Ce refus du parquet offre, si besoin en était, une nouvelle illustration des immixtions probables du pouvoir politique dans les affaires politico-financières sensibles, immixtions à l’origine de notre proposition aux candidats à l’élection présidentielles afin de garantir une réelle indépendance de la justice. Rappelons à ce sujet les positions récentes de la Cour européenne des Droits de l’Homme et de la Cour de Cassation selon lesquelles le parquet français ne peut être considéré comme une véritable autorité judiciaire en raison de sa trop grande dépendance vis-à-vis du pouvoir exécutif.

 

Ce nouveau blocage est d’autant plus choquant qu’il intervient à quelques jours de la 4ème conférence des Etats parties à la convention des Nations Unies de lutte contre la corruption (Maroc, 24-28 Octobre 2011).
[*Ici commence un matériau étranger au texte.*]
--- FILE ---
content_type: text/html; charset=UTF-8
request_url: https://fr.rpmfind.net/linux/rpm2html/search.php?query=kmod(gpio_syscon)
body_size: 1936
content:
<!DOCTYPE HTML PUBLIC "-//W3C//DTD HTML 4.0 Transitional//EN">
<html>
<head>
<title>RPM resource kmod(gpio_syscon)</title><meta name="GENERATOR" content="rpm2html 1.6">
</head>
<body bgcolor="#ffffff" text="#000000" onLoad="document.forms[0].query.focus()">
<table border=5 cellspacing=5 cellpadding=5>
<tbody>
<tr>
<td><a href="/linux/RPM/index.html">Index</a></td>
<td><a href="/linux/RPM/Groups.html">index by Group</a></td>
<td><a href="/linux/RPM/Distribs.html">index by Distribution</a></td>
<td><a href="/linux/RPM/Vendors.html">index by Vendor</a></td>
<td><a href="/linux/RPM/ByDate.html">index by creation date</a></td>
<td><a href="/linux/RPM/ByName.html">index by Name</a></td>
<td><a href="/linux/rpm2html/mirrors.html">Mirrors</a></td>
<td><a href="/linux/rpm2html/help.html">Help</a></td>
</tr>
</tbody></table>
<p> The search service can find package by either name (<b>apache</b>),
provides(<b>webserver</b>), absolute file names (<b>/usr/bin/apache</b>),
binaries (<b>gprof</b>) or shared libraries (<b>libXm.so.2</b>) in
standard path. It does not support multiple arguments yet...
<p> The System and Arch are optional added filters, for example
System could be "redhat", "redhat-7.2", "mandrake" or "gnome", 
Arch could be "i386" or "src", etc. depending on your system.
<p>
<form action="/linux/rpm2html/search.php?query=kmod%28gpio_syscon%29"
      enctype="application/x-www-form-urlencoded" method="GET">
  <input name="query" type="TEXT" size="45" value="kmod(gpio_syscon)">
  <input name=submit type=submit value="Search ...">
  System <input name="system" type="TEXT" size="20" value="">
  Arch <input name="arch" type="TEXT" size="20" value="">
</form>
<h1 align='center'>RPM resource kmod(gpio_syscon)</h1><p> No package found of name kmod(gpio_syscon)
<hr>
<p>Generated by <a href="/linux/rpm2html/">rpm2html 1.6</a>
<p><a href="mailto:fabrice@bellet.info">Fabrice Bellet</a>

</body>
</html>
Ratifiée par la France en 2005, cette convention fait de la restitution aux populations des avoirs publics détournés un principe fondamental.

 

Alors que les révolutions arabes ont souligné l’importance de lutter plus efficacement contre la grande corruption, il est temps que la France donne l’exemple en se conformant pleinement à ses engagements internationaux.

 

[1] Affaire portant sur des soupçons de recels en France de détournements de fonds publics opérés par différents membres des familles dirigeantes du Gabon, du Congo et de la Guinée Equatoriale. Initiée par SHERPA en mars 2007 avec le dépôt d’une plainte simple auprès du Parquet de Paris, l’affaire connaîtra une série de rebondissements tenant pour l’essentiel au refus opposé par le parquet de déclencher des poursuites. Ce n’est finalement qu’en Novembre 2010, et par suite d’une plainte avec constitution de partie civile déposée par Transparence International France, qu’une information judiciaire sera ouverte. Cette information a été confiée à deux magistrats instructeurs près le Tribunal de Grande Instance de Paris.

[2] « Biens mal acquis : la justice louvoie » ; Libération, 28 juillet 2011. Article disponible ici : http://www.liberation.fr/societe/01012351428-biens-mal-acquis-la-justice-louvoie

[3] « Les « biens mal acquis » africains gênent la France », Le Monde, 9 juin 2011.